To minimize runtime overhead, validation should generally be performed as part of a single pass message encoding or decoding process, such that only a single traversal is needed. Since messages are encoded in depth-first traversal order, traversal exhibits good memory locality and should therefore be quite efficient.

For simple messages, validation may be very trivial, amounting to no more than a few size checks. While programmers are encouraged to rely on their FIDL bindings library to validate messages on their behalf, validation can also be done manually if needed.

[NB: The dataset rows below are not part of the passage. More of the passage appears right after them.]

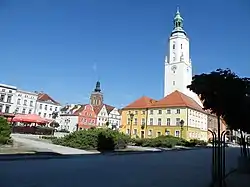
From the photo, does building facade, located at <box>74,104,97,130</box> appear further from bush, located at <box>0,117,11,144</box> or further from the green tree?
the green tree

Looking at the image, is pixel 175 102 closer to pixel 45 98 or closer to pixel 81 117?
pixel 81 117

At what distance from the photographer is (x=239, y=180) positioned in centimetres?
1003

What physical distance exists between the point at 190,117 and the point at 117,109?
176 feet

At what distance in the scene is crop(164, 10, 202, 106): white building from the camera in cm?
8494

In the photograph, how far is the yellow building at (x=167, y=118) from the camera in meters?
64.5

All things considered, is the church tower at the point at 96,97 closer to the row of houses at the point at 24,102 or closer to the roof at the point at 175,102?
the row of houses at the point at 24,102

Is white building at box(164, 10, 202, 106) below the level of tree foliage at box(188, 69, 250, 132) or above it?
above

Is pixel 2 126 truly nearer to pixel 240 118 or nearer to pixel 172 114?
pixel 240 118

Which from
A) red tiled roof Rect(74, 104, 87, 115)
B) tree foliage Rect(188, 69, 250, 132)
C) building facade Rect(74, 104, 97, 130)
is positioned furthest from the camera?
red tiled roof Rect(74, 104, 87, 115)

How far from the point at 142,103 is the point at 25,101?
1343 inches

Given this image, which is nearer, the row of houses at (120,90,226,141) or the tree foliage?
the tree foliage

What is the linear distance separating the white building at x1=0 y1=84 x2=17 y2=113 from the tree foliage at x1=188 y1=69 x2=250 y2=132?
74.7m

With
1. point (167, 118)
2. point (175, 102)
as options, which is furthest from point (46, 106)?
point (175, 102)

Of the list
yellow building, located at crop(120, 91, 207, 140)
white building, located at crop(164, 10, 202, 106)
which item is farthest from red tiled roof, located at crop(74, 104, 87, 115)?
white building, located at crop(164, 10, 202, 106)
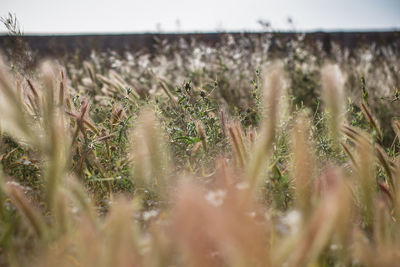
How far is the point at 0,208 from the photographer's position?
2.69 feet

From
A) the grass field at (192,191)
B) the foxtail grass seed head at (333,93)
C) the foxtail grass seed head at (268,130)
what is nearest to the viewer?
the grass field at (192,191)

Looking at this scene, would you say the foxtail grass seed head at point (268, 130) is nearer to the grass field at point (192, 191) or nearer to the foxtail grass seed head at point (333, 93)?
the grass field at point (192, 191)

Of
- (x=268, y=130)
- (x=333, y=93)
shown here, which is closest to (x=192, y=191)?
(x=268, y=130)

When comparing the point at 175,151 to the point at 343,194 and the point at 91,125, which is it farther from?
the point at 343,194

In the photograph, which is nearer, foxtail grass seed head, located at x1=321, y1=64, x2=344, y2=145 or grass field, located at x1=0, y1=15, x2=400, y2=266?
grass field, located at x1=0, y1=15, x2=400, y2=266

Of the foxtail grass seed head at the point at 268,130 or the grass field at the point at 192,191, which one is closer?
the grass field at the point at 192,191

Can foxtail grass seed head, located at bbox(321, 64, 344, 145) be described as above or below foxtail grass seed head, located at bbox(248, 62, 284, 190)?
above

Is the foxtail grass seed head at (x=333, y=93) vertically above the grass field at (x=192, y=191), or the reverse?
the foxtail grass seed head at (x=333, y=93)

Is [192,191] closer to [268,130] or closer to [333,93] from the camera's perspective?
[268,130]

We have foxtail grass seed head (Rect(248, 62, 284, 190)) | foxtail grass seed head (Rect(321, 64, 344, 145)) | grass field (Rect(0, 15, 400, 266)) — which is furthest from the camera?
foxtail grass seed head (Rect(321, 64, 344, 145))

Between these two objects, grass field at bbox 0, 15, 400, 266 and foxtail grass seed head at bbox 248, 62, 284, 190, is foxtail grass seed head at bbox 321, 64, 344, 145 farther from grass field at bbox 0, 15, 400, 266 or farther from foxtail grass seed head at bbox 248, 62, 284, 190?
foxtail grass seed head at bbox 248, 62, 284, 190

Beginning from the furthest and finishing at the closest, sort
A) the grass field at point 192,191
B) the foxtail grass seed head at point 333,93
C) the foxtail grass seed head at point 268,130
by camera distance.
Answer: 1. the foxtail grass seed head at point 333,93
2. the foxtail grass seed head at point 268,130
3. the grass field at point 192,191

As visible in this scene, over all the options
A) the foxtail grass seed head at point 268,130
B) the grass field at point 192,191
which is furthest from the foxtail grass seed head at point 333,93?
the foxtail grass seed head at point 268,130

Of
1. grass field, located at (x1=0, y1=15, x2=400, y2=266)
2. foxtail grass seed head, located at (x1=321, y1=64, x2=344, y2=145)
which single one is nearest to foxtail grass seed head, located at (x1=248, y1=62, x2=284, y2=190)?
grass field, located at (x1=0, y1=15, x2=400, y2=266)
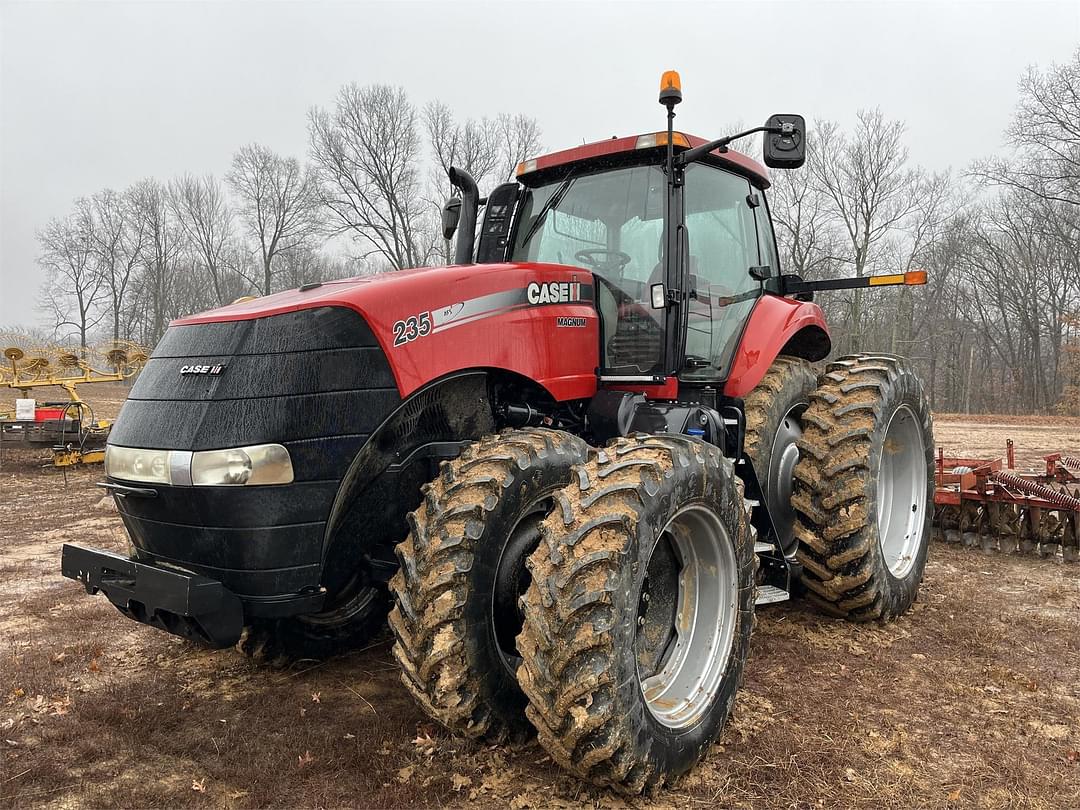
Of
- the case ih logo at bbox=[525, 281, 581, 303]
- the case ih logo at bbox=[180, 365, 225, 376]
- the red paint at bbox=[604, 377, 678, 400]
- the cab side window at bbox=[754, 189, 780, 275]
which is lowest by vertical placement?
the red paint at bbox=[604, 377, 678, 400]

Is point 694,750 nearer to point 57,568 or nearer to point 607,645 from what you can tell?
point 607,645

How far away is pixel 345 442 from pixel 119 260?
4956 centimetres

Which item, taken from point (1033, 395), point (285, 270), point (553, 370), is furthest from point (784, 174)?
point (553, 370)

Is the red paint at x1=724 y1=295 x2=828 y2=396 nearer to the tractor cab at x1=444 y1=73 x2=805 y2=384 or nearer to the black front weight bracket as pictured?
the tractor cab at x1=444 y1=73 x2=805 y2=384

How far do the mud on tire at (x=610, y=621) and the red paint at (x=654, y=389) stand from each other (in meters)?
0.81

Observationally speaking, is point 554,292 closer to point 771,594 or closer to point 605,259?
point 605,259

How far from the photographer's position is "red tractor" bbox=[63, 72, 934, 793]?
2564 millimetres

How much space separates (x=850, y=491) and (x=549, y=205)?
7.37 ft

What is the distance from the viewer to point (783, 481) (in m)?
4.34

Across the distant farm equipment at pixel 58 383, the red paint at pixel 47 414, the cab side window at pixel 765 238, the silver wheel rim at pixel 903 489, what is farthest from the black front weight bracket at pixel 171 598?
the red paint at pixel 47 414

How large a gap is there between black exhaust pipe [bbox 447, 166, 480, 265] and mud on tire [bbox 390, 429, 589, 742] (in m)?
1.71

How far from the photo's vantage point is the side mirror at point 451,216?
458cm

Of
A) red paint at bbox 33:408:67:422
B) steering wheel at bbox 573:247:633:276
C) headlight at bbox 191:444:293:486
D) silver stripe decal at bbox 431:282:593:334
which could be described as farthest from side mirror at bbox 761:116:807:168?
red paint at bbox 33:408:67:422

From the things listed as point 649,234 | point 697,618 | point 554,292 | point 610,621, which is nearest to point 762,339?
point 649,234
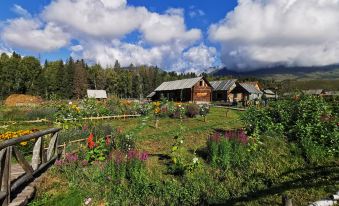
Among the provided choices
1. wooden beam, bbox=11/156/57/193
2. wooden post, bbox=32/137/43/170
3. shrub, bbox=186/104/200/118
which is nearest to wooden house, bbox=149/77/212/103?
shrub, bbox=186/104/200/118

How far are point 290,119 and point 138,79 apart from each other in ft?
347

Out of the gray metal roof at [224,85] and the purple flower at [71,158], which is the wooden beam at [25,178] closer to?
the purple flower at [71,158]

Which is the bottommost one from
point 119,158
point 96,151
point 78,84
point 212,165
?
point 212,165

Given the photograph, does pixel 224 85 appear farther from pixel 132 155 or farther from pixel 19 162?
pixel 19 162

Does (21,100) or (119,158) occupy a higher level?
(21,100)

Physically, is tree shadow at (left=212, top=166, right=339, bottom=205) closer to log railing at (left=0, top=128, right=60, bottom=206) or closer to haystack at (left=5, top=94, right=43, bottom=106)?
log railing at (left=0, top=128, right=60, bottom=206)

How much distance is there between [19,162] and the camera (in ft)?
25.4

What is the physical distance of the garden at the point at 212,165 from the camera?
9.20 metres

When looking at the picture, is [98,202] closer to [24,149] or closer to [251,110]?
[24,149]

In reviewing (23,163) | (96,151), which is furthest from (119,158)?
(23,163)

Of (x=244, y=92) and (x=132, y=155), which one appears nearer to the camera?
(x=132, y=155)

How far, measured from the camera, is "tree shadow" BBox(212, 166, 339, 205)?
9452mm

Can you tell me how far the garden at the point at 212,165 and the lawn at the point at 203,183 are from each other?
0.08 feet

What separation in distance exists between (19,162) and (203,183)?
5206mm
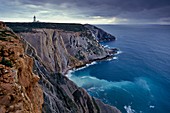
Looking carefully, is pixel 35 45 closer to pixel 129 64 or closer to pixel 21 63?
pixel 129 64

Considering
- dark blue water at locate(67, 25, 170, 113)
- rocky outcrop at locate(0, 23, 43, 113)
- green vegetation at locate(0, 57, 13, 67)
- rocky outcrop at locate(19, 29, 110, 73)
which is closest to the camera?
rocky outcrop at locate(0, 23, 43, 113)

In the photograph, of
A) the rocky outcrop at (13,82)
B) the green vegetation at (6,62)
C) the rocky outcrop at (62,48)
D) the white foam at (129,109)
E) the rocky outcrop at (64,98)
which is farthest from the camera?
the rocky outcrop at (62,48)

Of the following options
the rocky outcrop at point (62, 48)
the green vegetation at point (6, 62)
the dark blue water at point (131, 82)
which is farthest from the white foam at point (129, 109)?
the green vegetation at point (6, 62)

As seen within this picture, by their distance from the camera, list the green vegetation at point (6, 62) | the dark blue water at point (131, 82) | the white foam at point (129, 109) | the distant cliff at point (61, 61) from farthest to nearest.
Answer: the dark blue water at point (131, 82) → the white foam at point (129, 109) → the distant cliff at point (61, 61) → the green vegetation at point (6, 62)

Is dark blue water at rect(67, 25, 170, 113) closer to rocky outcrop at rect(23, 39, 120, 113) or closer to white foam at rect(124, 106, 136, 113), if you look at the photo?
white foam at rect(124, 106, 136, 113)

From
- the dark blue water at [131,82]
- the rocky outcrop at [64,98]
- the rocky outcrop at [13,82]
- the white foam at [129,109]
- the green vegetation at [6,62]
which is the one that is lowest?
the white foam at [129,109]

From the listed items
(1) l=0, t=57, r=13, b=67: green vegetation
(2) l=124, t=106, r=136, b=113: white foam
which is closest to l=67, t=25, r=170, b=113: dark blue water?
(2) l=124, t=106, r=136, b=113: white foam

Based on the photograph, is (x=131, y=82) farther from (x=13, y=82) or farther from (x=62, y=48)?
(x=13, y=82)

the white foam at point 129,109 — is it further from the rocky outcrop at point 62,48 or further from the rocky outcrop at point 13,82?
the rocky outcrop at point 13,82

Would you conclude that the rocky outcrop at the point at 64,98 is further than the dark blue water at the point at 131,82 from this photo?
No

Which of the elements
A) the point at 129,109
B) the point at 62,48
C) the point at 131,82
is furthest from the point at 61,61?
the point at 129,109
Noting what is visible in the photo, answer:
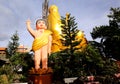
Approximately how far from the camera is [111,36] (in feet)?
67.1

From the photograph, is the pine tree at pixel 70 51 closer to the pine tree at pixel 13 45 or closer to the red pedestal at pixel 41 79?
the red pedestal at pixel 41 79

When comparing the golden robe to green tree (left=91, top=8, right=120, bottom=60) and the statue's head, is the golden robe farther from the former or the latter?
the statue's head

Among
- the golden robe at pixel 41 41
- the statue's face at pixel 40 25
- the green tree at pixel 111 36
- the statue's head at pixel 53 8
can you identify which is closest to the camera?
the golden robe at pixel 41 41

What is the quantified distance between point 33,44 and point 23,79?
379 cm

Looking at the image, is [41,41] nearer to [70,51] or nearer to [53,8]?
[70,51]

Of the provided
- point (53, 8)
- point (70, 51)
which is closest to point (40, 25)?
point (70, 51)

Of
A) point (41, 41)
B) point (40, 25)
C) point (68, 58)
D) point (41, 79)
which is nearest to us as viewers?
point (41, 79)

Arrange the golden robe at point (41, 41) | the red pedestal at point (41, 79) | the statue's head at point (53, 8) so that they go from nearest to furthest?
the red pedestal at point (41, 79), the golden robe at point (41, 41), the statue's head at point (53, 8)

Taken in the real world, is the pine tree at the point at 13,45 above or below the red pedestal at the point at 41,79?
above

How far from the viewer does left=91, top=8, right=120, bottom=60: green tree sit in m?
20.2

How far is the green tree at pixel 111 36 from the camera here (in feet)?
66.4

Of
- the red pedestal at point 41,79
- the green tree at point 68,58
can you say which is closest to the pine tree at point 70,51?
the green tree at point 68,58

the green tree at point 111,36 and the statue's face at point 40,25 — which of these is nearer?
the statue's face at point 40,25

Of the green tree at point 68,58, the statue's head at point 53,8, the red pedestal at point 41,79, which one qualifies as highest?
the statue's head at point 53,8
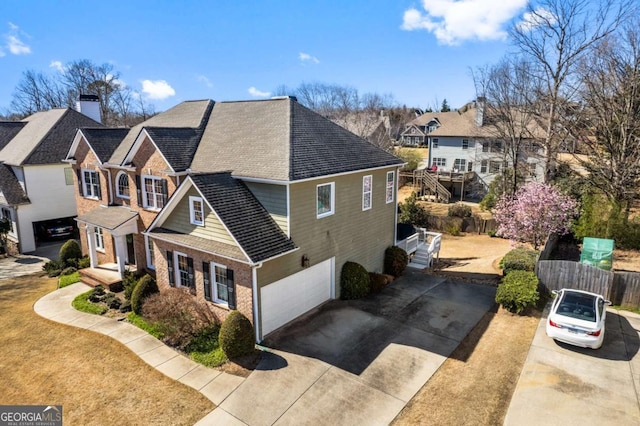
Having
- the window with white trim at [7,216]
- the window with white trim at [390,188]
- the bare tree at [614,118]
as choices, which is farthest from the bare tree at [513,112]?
the window with white trim at [7,216]

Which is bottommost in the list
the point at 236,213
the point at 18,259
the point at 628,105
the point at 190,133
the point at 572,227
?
the point at 18,259

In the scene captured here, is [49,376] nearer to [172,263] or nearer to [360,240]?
[172,263]

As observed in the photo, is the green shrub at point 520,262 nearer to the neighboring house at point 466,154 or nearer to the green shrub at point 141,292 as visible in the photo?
the green shrub at point 141,292

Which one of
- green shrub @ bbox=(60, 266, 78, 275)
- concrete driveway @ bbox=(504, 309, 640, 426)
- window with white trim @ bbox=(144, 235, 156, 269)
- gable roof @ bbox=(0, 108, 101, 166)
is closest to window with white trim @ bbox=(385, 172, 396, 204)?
concrete driveway @ bbox=(504, 309, 640, 426)

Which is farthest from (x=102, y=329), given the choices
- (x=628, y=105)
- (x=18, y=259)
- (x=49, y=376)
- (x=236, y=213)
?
(x=628, y=105)

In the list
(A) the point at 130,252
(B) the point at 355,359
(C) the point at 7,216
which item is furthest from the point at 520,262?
(C) the point at 7,216

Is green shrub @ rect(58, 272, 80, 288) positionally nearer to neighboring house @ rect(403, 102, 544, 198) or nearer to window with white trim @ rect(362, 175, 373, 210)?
window with white trim @ rect(362, 175, 373, 210)
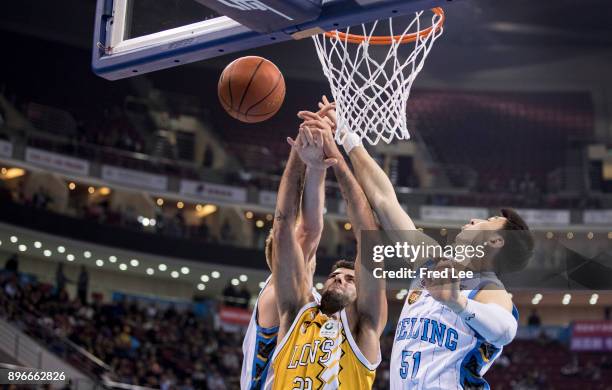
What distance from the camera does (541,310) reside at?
899 inches

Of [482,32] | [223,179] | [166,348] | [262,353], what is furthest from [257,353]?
[482,32]

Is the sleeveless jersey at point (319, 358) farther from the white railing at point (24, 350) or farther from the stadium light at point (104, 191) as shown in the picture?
the stadium light at point (104, 191)

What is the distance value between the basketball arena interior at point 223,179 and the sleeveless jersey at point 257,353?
12.2 metres

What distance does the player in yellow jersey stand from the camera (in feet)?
11.5

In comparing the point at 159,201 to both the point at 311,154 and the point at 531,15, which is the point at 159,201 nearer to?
the point at 531,15

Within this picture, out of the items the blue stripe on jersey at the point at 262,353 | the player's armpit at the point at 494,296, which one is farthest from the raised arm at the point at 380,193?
the blue stripe on jersey at the point at 262,353

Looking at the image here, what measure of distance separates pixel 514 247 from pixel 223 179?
738 inches

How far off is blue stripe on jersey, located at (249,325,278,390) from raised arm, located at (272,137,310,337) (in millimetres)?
120

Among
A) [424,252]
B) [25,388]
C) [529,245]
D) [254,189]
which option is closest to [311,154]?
[424,252]

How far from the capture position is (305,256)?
3775 mm

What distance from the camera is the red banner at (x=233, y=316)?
19.7 metres

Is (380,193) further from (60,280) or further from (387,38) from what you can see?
(60,280)

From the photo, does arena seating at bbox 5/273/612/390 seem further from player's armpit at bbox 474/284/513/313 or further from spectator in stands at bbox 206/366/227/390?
player's armpit at bbox 474/284/513/313

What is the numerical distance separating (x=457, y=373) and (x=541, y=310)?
2080cm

Conformant FIDL bindings must check all of the following integrity constraints:

  • The total size of the message including all of its out-of-line sub-objects exactly equals the total size of the buffer that contains it. All sub-objects are accounted for.
  • The total number of handles referenced by the message exactly equals the total size of the handle table. All handles are accounted for.
  • The maximum recursion depth for complex objects is not exceeded.
  • All enum values fall within their defined range.
  • All union tag values fall within their defined range.
  • Encoding only:
    • All pointers to sub-objects encountered during traversal refer precisely to the next buffer position where a sub-object is expected to appear. As a corollary, pointers never refer to locations outside of the buffer.
  • Decoding only:
    • All present and not-present flags for referenced sub-objects hold the value 0 or UINTPTR_MAX only.
    • All present and not-present flags for referenced handles hold the value 0 or UINT32_MAX only.

Header Flags

Flags[0]

Bit Current Usage Past Usages
7 (MSB) Unused
6 Unused
5 Unused
4 Unused
3 Unused
2 Unused
1 Indicates whether the v2 wire format is used (RFC-0114)
0 Unused Indicates whether static unions should be encoded as xunions (RFC-0061)

Flags[1]

Bit Current Usage Past Usages
7 (MSB) Unused
6 Unused
5 Unused
4 Unused
3 Unused
2 Unused
1 Unused
0 Unused

Flags[2]

Bit Current Usage Past Usages
7 (MSB) Unused
6 Unused
5 Unused
4 Unused
3 Unused
2 Unused
1 Unused
0 Unused

  1. Defining the zero handle to mean "there is no handle" means it is safe to default-initialize wire format structures to all zeros. Zero is also the value of the ZX_HANDLE_INVALID constant. 

  2. Read The Lost Art of Structure Packing for an in-depth treatise on the subject.